Maybe #477 may be leveraged here. This introduced an XmlFactories class that handles a per-thread singleton for the StAX XMLOutputFactory factory class.

Potentially, you may add similar suppliers for the DOM factories as well.

@maffelbaffel
Copy link
Author

I agree, a ThreadLocal definitely makes sense. I will look into this the next couple of days.

@maffelbaffel
Copy link
Author

I added a per thread caching factory for DocumentBuilder similar to XMLFactories. DOMHandle now uses a DocumentBuilder through this Factory. Not sure if a LSParser also needs to be in a ThreadLocal? In my current implementation it gets created the first time receiveContent is called and then reused. So each DOMHandle has its own LSParser. Should be enough? Correct me if I'm wrong 👍

Creating a new DocumentBuilder and LsParser each time
DOMHandle#receiveContent gets called is very time consuming.
Fix this by using a per thread cached DocumentBuilder in
DomHandle. LSParser is created the first time receiveContent is called
and then reused.

Extracted CachedInstancePerThreadSupplier to be able to reuse it in
DocumentBuilderFactories.

Fixes #1054.

Signed-off-by: Wagner Michael <maffelbaffel@posteo.de>
Copy link
Contributor

@ehennum ehennum left a comment

Choose a reason for hiding this comment

The reason will be displayed to describe this comment to others. Learn more.

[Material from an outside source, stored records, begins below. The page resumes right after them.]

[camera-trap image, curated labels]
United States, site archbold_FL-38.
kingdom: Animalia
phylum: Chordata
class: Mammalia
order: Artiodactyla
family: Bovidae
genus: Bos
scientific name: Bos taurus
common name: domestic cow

This change looks good to me -- especially refactoring out CachedInstancePerThreadSupplier as a generally reusable class.

My preference would be to put the DOM factories in the same class as the other XML factories for easier comparison and maintenance in parallel, but that's just a preference.

Regarding whether LSParser should be thread local, I would think that's only necessary if constructing the LSParser was also a performance hotspot in your testing, making caching advisable. Otherwise, caching the DocumentBuilder would be enough.

If I read the history correctly, @robsman did the initial work on the thread local with soft references, so it would be good to get his review as well if he has time.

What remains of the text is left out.